Once each admission or death is assigned an AAF (maximum of AAFs over the primary diagnosis and considered secondary diagnoses codes), then the AAF values are summed over all admissions or all deaths to give a total number of alcohol admissions or deaths (within a specified time period). The AAF values can be summed for each age group and separately, and then a directly standardised admission or mortality rate (age-standardised rate) can then be calculated.
For instance, if an admission for a man aged 55-64 years had a primary diagnosis of colorectal cancer and a secondary diagnosis code of hypertensive disease, then the AAF values would be 0.16 and 0.17 respectively. When using the broad measure for hospital admissions, an AAF value of 0.17 (the maximum) would be assigned for this admission, whereas if the narrow measure for hospital admission was used then an AAF value of 0.16 would be used (only considering the primary diagnosis and not the secondary diagnosis as it is not an external cause).
For instance, if an admission for a man aged 25-34 years had a primary diagnosis of a fracture of the leg, and secondary diagnoses for a road traffic accident and epilepsy then the AAF values would be 0, 0.15 and 0.25 respectively. When using the broad measure for hospital admissions, an AAF value of 0.25 (maximum when epilepsy was included) would be assigned for this admission, but using the narrow measure for hospital admissions, an AAF value of 0.15 (maximum when epilepsy was not included) would be assigned to this admission as it would include only the secondary diagnosis relating to the external cause of a road traffic accident.
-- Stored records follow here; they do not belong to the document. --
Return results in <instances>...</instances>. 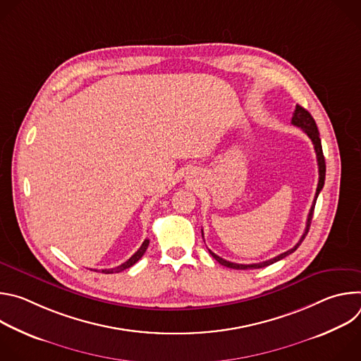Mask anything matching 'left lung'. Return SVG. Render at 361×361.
Here are the masks:
<instances>
[{"instance_id": "8db88e82", "label": "left lung", "mask_w": 361, "mask_h": 361, "mask_svg": "<svg viewBox=\"0 0 361 361\" xmlns=\"http://www.w3.org/2000/svg\"><path fill=\"white\" fill-rule=\"evenodd\" d=\"M291 124L295 126V127H300L308 137H310V140L313 141V145H314V149H316V156H317V164H319V184H317V190H316V195H314V201H313V205L310 209V213H308V217H307V223H305V230L300 238V241L290 250H287L286 252H281L280 255L274 257V259L271 260H267V262H263V263H255V264H237V263H231V262H227L224 259H221V257H219L217 254H214L212 250L210 254L214 257V259L221 264V266H226L228 269H235V270H248V269H262V267H266V266H270L276 262H280L281 259H284V257H287L288 254L294 252L298 245L301 244V241L305 238L308 230H310V224H312V219H313V213H314V205H316V201H317V197L324 185V180H326V161H324V156H323V148H322V140H320V134H319V130H317V126H316V121L314 118L312 117V114L308 113L305 109H302L301 106H295V110L293 113V118H291ZM202 233V230H201Z\"/></svg>"}]
</instances>
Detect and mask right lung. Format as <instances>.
Here are the masks:
<instances>
[{
  "mask_svg": "<svg viewBox=\"0 0 361 361\" xmlns=\"http://www.w3.org/2000/svg\"><path fill=\"white\" fill-rule=\"evenodd\" d=\"M148 244H149V240H144V243L141 244V247L137 250V252H134L130 259L126 262V263H123L121 266H118V267H114V269H109V270H102V273H106V274H111V273H120V271H123V270H126V269H130L131 266H134L141 257L144 255V252H145V250H147V247H148Z\"/></svg>",
  "mask_w": 361,
  "mask_h": 361,
  "instance_id": "right-lung-1",
  "label": "right lung"
}]
</instances>
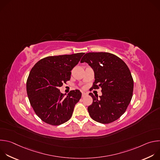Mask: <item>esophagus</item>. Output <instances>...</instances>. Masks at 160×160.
Returning a JSON list of instances; mask_svg holds the SVG:
<instances>
[{
	"label": "esophagus",
	"instance_id": "1",
	"mask_svg": "<svg viewBox=\"0 0 160 160\" xmlns=\"http://www.w3.org/2000/svg\"><path fill=\"white\" fill-rule=\"evenodd\" d=\"M86 95H87V94H86V93H85V92H82V98H83V97H85Z\"/></svg>",
	"mask_w": 160,
	"mask_h": 160
}]
</instances>
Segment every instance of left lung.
I'll return each mask as SVG.
<instances>
[{
    "mask_svg": "<svg viewBox=\"0 0 160 160\" xmlns=\"http://www.w3.org/2000/svg\"><path fill=\"white\" fill-rule=\"evenodd\" d=\"M94 72L92 88H101L102 96L89 95L92 104L88 107L90 117L101 123H109L118 120L130 104L133 89V80L129 68L118 56L109 52H88L81 59Z\"/></svg>",
    "mask_w": 160,
    "mask_h": 160,
    "instance_id": "1",
    "label": "left lung"
}]
</instances>
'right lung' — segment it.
<instances>
[{
	"mask_svg": "<svg viewBox=\"0 0 160 160\" xmlns=\"http://www.w3.org/2000/svg\"><path fill=\"white\" fill-rule=\"evenodd\" d=\"M85 53L48 56L32 68L27 81V92L36 115L45 123L59 125L69 120L81 98L79 90L68 95L59 87L70 80L71 71Z\"/></svg>",
	"mask_w": 160,
	"mask_h": 160,
	"instance_id": "1",
	"label": "right lung"
}]
</instances>
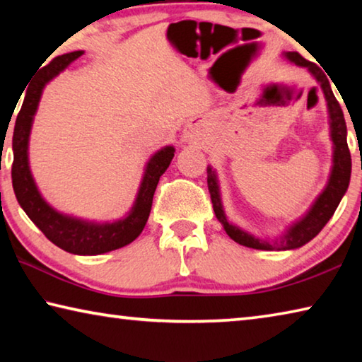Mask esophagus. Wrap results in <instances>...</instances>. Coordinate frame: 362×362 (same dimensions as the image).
<instances>
[{
  "instance_id": "obj_1",
  "label": "esophagus",
  "mask_w": 362,
  "mask_h": 362,
  "mask_svg": "<svg viewBox=\"0 0 362 362\" xmlns=\"http://www.w3.org/2000/svg\"><path fill=\"white\" fill-rule=\"evenodd\" d=\"M201 139V134L198 132V131H187L185 132V140L187 142H189V144H196L198 142V140Z\"/></svg>"
}]
</instances>
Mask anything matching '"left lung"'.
<instances>
[{"mask_svg": "<svg viewBox=\"0 0 362 362\" xmlns=\"http://www.w3.org/2000/svg\"><path fill=\"white\" fill-rule=\"evenodd\" d=\"M284 56L298 66H305L311 75L315 76L317 83L321 84V89L326 97L327 110H329V118H330V137L334 142V156H332V170H330V177L326 188L322 189V193L317 196L315 204L311 206V209L305 214V216L293 223L289 230L286 231L279 240H274L269 243L267 240H259L252 235H249L247 231L238 228L236 225H231L226 220L222 199H220L218 192V182L217 175L214 173L212 168H207V188L211 193V201L214 212L218 222L223 225L226 231L233 241L246 247L260 249V250H289L302 247L303 244L313 240V238L320 233L324 225H326L330 217L334 216L337 206L340 204L343 194L346 193L348 185H350V177H351V155L348 150L346 144V124L345 118H343V112L340 108V103L337 102L335 95L330 89L329 79L320 66L313 62L303 59L298 52H286Z\"/></svg>", "mask_w": 362, "mask_h": 362, "instance_id": "8db88e82", "label": "left lung"}]
</instances>
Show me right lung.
I'll list each match as a JSON object with an SVG mask.
<instances>
[{
	"label": "right lung",
	"instance_id": "1",
	"mask_svg": "<svg viewBox=\"0 0 362 362\" xmlns=\"http://www.w3.org/2000/svg\"><path fill=\"white\" fill-rule=\"evenodd\" d=\"M83 56V51L64 54L42 66L40 75L30 83L23 97L21 112L17 115L14 136H12V187L16 198L30 220L45 233L49 241L57 247L76 255H99L119 249L132 243L145 228L148 220L153 194L156 185L174 158V146H164L146 163L142 183H140L136 203L126 218L112 223H94L69 217L57 212L42 199L28 166V139L32 131L33 116L38 108L45 86L64 71L73 60Z\"/></svg>",
	"mask_w": 362,
	"mask_h": 362
}]
</instances>
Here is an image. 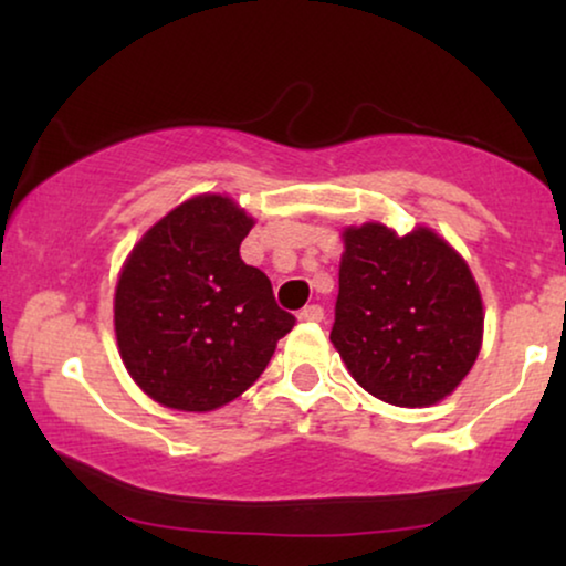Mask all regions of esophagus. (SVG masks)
<instances>
[{
  "label": "esophagus",
  "mask_w": 566,
  "mask_h": 566,
  "mask_svg": "<svg viewBox=\"0 0 566 566\" xmlns=\"http://www.w3.org/2000/svg\"><path fill=\"white\" fill-rule=\"evenodd\" d=\"M301 322H322L324 319V308L319 304H308L298 312Z\"/></svg>",
  "instance_id": "esophagus-1"
}]
</instances>
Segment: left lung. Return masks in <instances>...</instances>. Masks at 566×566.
Returning <instances> with one entry per match:
<instances>
[{
    "label": "left lung",
    "instance_id": "1",
    "mask_svg": "<svg viewBox=\"0 0 566 566\" xmlns=\"http://www.w3.org/2000/svg\"><path fill=\"white\" fill-rule=\"evenodd\" d=\"M329 339L355 381L397 407H430L474 366L484 312L459 252L430 229L343 231Z\"/></svg>",
    "mask_w": 566,
    "mask_h": 566
}]
</instances>
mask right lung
Here are the masks:
<instances>
[{
	"label": "right lung",
	"mask_w": 566,
	"mask_h": 566,
	"mask_svg": "<svg viewBox=\"0 0 566 566\" xmlns=\"http://www.w3.org/2000/svg\"><path fill=\"white\" fill-rule=\"evenodd\" d=\"M254 221L231 198L196 196L128 254L115 289V337L154 401L211 412L258 381L296 316L275 304L239 244Z\"/></svg>",
	"instance_id": "1"
}]
</instances>
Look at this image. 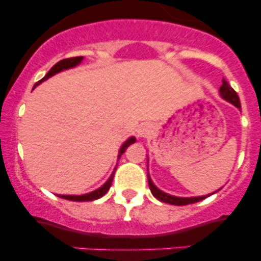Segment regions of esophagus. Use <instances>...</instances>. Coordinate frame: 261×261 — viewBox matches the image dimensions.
I'll use <instances>...</instances> for the list:
<instances>
[{
	"label": "esophagus",
	"mask_w": 261,
	"mask_h": 261,
	"mask_svg": "<svg viewBox=\"0 0 261 261\" xmlns=\"http://www.w3.org/2000/svg\"><path fill=\"white\" fill-rule=\"evenodd\" d=\"M150 128L148 125H140L138 127V136H140V138H145V136L149 134Z\"/></svg>",
	"instance_id": "esophagus-1"
}]
</instances>
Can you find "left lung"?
Returning <instances> with one entry per match:
<instances>
[{
    "mask_svg": "<svg viewBox=\"0 0 261 261\" xmlns=\"http://www.w3.org/2000/svg\"><path fill=\"white\" fill-rule=\"evenodd\" d=\"M219 91H220V96L223 97V99H225L226 101H229V103H232L233 106L241 109L240 97H238L237 92L230 87V85L228 84L224 79H223V85L220 86ZM148 184H149V188H150V192H152V194L158 199V201L165 202V203L175 204V206H184V204L196 203V202L202 201V199H204L206 197H207V196H201V197H187V198H182V197H175V196H171V194H167L165 193V192L160 191V189L153 184L152 179L149 177V174H148ZM208 196H210V194H208Z\"/></svg>",
    "mask_w": 261,
    "mask_h": 261,
    "instance_id": "left-lung-1",
    "label": "left lung"
}]
</instances>
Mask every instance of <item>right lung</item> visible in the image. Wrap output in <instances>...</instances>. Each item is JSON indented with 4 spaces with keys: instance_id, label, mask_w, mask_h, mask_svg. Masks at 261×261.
Segmentation results:
<instances>
[{
    "instance_id": "obj_1",
    "label": "right lung",
    "mask_w": 261,
    "mask_h": 261,
    "mask_svg": "<svg viewBox=\"0 0 261 261\" xmlns=\"http://www.w3.org/2000/svg\"><path fill=\"white\" fill-rule=\"evenodd\" d=\"M82 59H84V57H75V58H69V59L60 60L59 63H57V64L54 65V67L51 68L50 70H48L47 74H46L42 80H40V81H38L37 84L35 85V87L37 86V85H40L41 82H43V81H46V80H47V79H50L51 75L57 74V73L62 72V70L69 69V68H73V67H75V65H79L80 63L82 62ZM35 87H33V89H35ZM135 140H136V139L134 138V136H131V138H128L127 140H126V142L123 143L122 147H121V149H119L118 160H119V157H121V155H122L123 153H125V150L127 149L128 145H131V144H133V143H135ZM114 171H116V169H114ZM114 171L112 172L111 177H109V179L107 180L106 182H104V184L100 187V188H97L96 191L90 192V193H86V194H81V196H64V194H58V197H60V198H64V199H69V201H75V202L94 201V199L100 198V197H103L104 194H106L107 192L109 191V188H111L112 181H113Z\"/></svg>"
}]
</instances>
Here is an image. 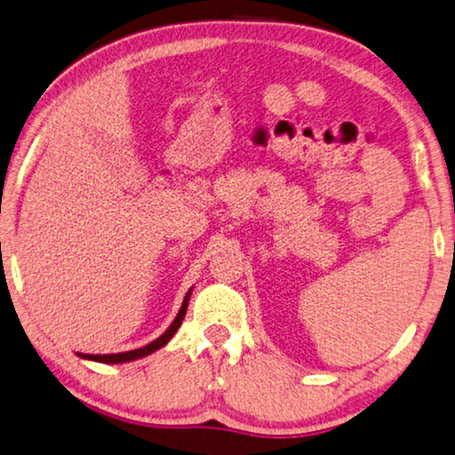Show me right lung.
<instances>
[{"instance_id": "right-lung-1", "label": "right lung", "mask_w": 455, "mask_h": 455, "mask_svg": "<svg viewBox=\"0 0 455 455\" xmlns=\"http://www.w3.org/2000/svg\"><path fill=\"white\" fill-rule=\"evenodd\" d=\"M190 295H192V287L188 290V293L184 295V301H182V307H180L178 315L174 318V322L170 323V328L164 331L160 338H156L154 342H149L148 346H143V348H135V350H129V352H119V355H81V352H76L78 356L84 358V360H95V363H103V364H121V363H132V360L137 358H143V356H149L151 352L160 350L162 346L168 344L172 340V336L176 334L178 328L182 326V320L186 315V309H188V301H190Z\"/></svg>"}]
</instances>
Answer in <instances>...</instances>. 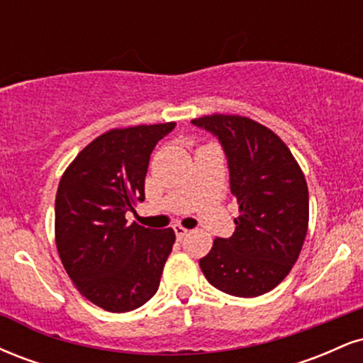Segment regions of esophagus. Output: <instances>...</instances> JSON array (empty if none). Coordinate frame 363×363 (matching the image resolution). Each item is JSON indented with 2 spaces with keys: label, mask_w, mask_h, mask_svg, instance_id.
Masks as SVG:
<instances>
[{
  "label": "esophagus",
  "mask_w": 363,
  "mask_h": 363,
  "mask_svg": "<svg viewBox=\"0 0 363 363\" xmlns=\"http://www.w3.org/2000/svg\"><path fill=\"white\" fill-rule=\"evenodd\" d=\"M174 232H176V237L179 240L181 239H184V237L187 235V228H184V227H181V225H176V227H174Z\"/></svg>",
  "instance_id": "1"
}]
</instances>
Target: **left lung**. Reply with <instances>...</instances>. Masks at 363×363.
<instances>
[{"mask_svg":"<svg viewBox=\"0 0 363 363\" xmlns=\"http://www.w3.org/2000/svg\"><path fill=\"white\" fill-rule=\"evenodd\" d=\"M222 143L230 191L239 205L235 232L215 239L199 259L215 289L234 297L273 290L298 259L309 225V191L291 152L278 135L244 116L193 119Z\"/></svg>","mask_w":363,"mask_h":363,"instance_id":"1","label":"left lung"}]
</instances>
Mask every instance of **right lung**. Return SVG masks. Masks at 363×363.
Returning a JSON list of instances; mask_svg holds the SVG:
<instances>
[{"mask_svg": "<svg viewBox=\"0 0 363 363\" xmlns=\"http://www.w3.org/2000/svg\"><path fill=\"white\" fill-rule=\"evenodd\" d=\"M176 123L116 128L95 138L62 174L56 194V247L78 291L109 312L135 311L157 294L176 234L133 222L145 199L155 145Z\"/></svg>", "mask_w": 363, "mask_h": 363, "instance_id": "1", "label": "right lung"}]
</instances>
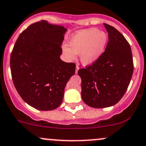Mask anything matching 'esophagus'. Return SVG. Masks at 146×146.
I'll return each instance as SVG.
<instances>
[{
  "instance_id": "esophagus-1",
  "label": "esophagus",
  "mask_w": 146,
  "mask_h": 146,
  "mask_svg": "<svg viewBox=\"0 0 146 146\" xmlns=\"http://www.w3.org/2000/svg\"><path fill=\"white\" fill-rule=\"evenodd\" d=\"M79 66H78V65L76 66V73H78V70H79Z\"/></svg>"
}]
</instances>
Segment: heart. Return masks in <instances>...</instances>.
Masks as SVG:
<instances>
[{
	"mask_svg": "<svg viewBox=\"0 0 146 146\" xmlns=\"http://www.w3.org/2000/svg\"><path fill=\"white\" fill-rule=\"evenodd\" d=\"M108 42V36L98 28H89L78 32L70 38L68 46L62 47L64 55L68 60H73L79 54L84 65L94 63L102 55Z\"/></svg>",
	"mask_w": 146,
	"mask_h": 146,
	"instance_id": "1",
	"label": "heart"
}]
</instances>
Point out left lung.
Segmentation results:
<instances>
[{
	"mask_svg": "<svg viewBox=\"0 0 146 146\" xmlns=\"http://www.w3.org/2000/svg\"><path fill=\"white\" fill-rule=\"evenodd\" d=\"M104 25L109 39L105 52L94 63L78 72L82 80V98L94 108L117 103L127 91L134 70L128 41L116 28Z\"/></svg>",
	"mask_w": 146,
	"mask_h": 146,
	"instance_id": "1",
	"label": "left lung"
}]
</instances>
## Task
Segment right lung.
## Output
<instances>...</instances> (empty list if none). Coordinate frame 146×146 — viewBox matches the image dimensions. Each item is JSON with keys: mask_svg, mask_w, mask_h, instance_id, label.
<instances>
[{"mask_svg": "<svg viewBox=\"0 0 146 146\" xmlns=\"http://www.w3.org/2000/svg\"><path fill=\"white\" fill-rule=\"evenodd\" d=\"M66 29L42 20L21 33L10 57L12 78L17 92L29 105L50 111L62 102L64 88L75 74L76 64L60 56Z\"/></svg>", "mask_w": 146, "mask_h": 146, "instance_id": "1", "label": "right lung"}]
</instances>
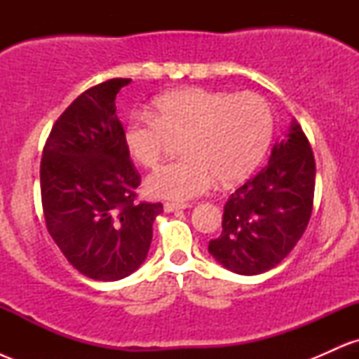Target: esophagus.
Instances as JSON below:
<instances>
[{
    "label": "esophagus",
    "instance_id": "34e87169",
    "mask_svg": "<svg viewBox=\"0 0 359 359\" xmlns=\"http://www.w3.org/2000/svg\"><path fill=\"white\" fill-rule=\"evenodd\" d=\"M189 208H192V205L191 204H175V203H165V205H163L165 212L182 211V209H189Z\"/></svg>",
    "mask_w": 359,
    "mask_h": 359
}]
</instances>
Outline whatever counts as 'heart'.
Instances as JSON below:
<instances>
[{"label":"heart","mask_w":359,"mask_h":359,"mask_svg":"<svg viewBox=\"0 0 359 359\" xmlns=\"http://www.w3.org/2000/svg\"><path fill=\"white\" fill-rule=\"evenodd\" d=\"M271 133V109L258 94L184 88L156 97L150 114L131 116L123 143L135 162L154 168L167 140L182 137V158L147 179L151 196L182 203L211 191L216 180L231 185L246 179L265 155Z\"/></svg>","instance_id":"obj_1"}]
</instances>
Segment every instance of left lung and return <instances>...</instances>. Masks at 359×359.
I'll list each match as a JSON object with an SVG mask.
<instances>
[{"label": "left lung", "instance_id": "1", "mask_svg": "<svg viewBox=\"0 0 359 359\" xmlns=\"http://www.w3.org/2000/svg\"><path fill=\"white\" fill-rule=\"evenodd\" d=\"M316 162L302 128L292 119L285 138L271 148L269 165L229 196L222 233L209 253L224 269L258 275L294 250L311 219Z\"/></svg>", "mask_w": 359, "mask_h": 359}]
</instances>
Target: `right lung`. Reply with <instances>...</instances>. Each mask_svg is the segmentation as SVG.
<instances>
[{
  "instance_id": "right-lung-1",
  "label": "right lung",
  "mask_w": 359,
  "mask_h": 359,
  "mask_svg": "<svg viewBox=\"0 0 359 359\" xmlns=\"http://www.w3.org/2000/svg\"><path fill=\"white\" fill-rule=\"evenodd\" d=\"M109 79L81 94L53 125L40 163L43 216L52 240L86 277L114 282L145 262L160 203H135L140 174L123 143Z\"/></svg>"
}]
</instances>
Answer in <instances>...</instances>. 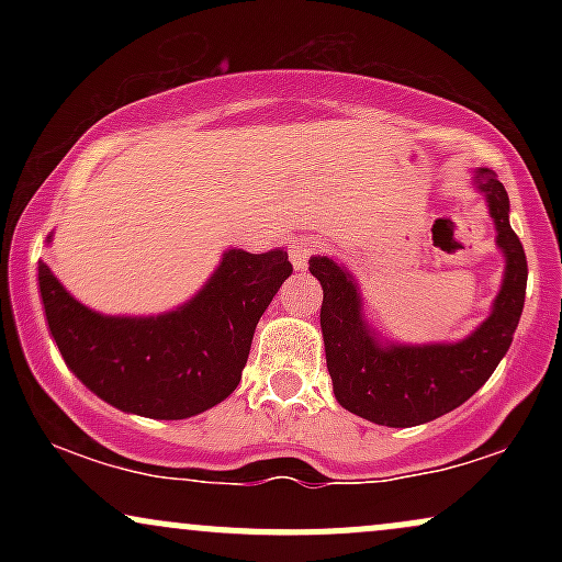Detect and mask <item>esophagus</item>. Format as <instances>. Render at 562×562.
Instances as JSON below:
<instances>
[{
  "label": "esophagus",
  "mask_w": 562,
  "mask_h": 562,
  "mask_svg": "<svg viewBox=\"0 0 562 562\" xmlns=\"http://www.w3.org/2000/svg\"><path fill=\"white\" fill-rule=\"evenodd\" d=\"M319 250V243L314 237H295L293 245H290V261H293L295 269H306L308 259Z\"/></svg>",
  "instance_id": "34e87169"
}]
</instances>
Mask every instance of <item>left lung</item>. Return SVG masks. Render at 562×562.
<instances>
[{"label": "left lung", "instance_id": "left-lung-1", "mask_svg": "<svg viewBox=\"0 0 562 562\" xmlns=\"http://www.w3.org/2000/svg\"><path fill=\"white\" fill-rule=\"evenodd\" d=\"M475 184L488 200L507 269L492 317L460 344L380 346L364 325L351 274L325 256L308 261L325 290L319 322L335 398L364 420L412 428L447 415L492 378L513 344L526 301V254L509 227V198L496 173L479 169Z\"/></svg>", "mask_w": 562, "mask_h": 562}]
</instances>
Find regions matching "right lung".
<instances>
[{
  "mask_svg": "<svg viewBox=\"0 0 562 562\" xmlns=\"http://www.w3.org/2000/svg\"><path fill=\"white\" fill-rule=\"evenodd\" d=\"M290 274L285 250H229L195 299L145 319L92 312L47 263L38 290L55 344L89 391L132 415L184 420L237 389L256 325Z\"/></svg>",
  "mask_w": 562,
  "mask_h": 562,
  "instance_id": "right-lung-1",
  "label": "right lung"
}]
</instances>
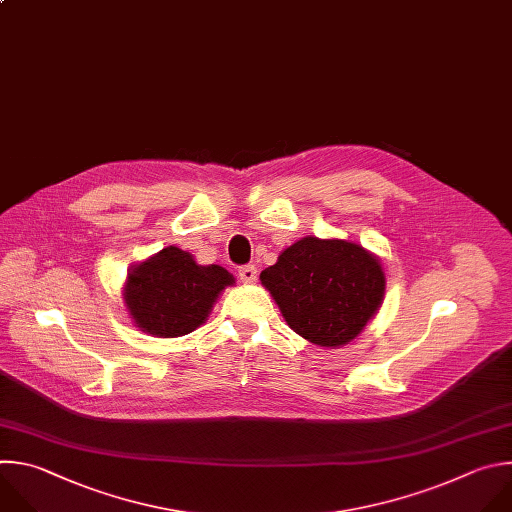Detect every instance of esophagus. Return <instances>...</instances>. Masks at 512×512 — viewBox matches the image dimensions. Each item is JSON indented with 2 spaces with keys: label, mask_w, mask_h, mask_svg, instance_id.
<instances>
[{
  "label": "esophagus",
  "mask_w": 512,
  "mask_h": 512,
  "mask_svg": "<svg viewBox=\"0 0 512 512\" xmlns=\"http://www.w3.org/2000/svg\"><path fill=\"white\" fill-rule=\"evenodd\" d=\"M238 274H240V280H242V282H246V284H252V282H256V276H258V274H256V268H254L252 264H248V266H242Z\"/></svg>",
  "instance_id": "esophagus-1"
}]
</instances>
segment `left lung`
Wrapping results in <instances>:
<instances>
[{"instance_id": "8db88e82", "label": "left lung", "mask_w": 512, "mask_h": 512, "mask_svg": "<svg viewBox=\"0 0 512 512\" xmlns=\"http://www.w3.org/2000/svg\"><path fill=\"white\" fill-rule=\"evenodd\" d=\"M288 327L321 347L353 341L379 311L385 274L377 256L347 240L306 236L260 274Z\"/></svg>"}]
</instances>
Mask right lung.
<instances>
[{
	"mask_svg": "<svg viewBox=\"0 0 512 512\" xmlns=\"http://www.w3.org/2000/svg\"><path fill=\"white\" fill-rule=\"evenodd\" d=\"M234 276L201 266L189 252L167 246L129 270L123 298L135 325L155 337H183L206 323L212 306Z\"/></svg>",
	"mask_w": 512,
	"mask_h": 512,
	"instance_id": "right-lung-1",
	"label": "right lung"
}]
</instances>
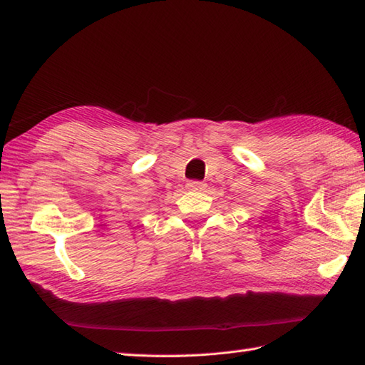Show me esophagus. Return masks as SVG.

For instance, if there were three admissions one for alcoholic liver disease, another for a man aged 55-64 years with colorectal cancer and hypertensive disease, and another man aged 25-34 years with a fractured leg and epilepsy who had been in a car accident, then the number of alcohol admissions based on the broad measure would be 1.42 (summing 1, 0.17, and 0.25) and the number of alcohol admissions based on the narrow measure would be 1.31 (summing 1, 0.16 and 0.15). The hospital admission rate could then be calculated by dividing by the population, although in practice, it is usual that directly standardised rates are produced.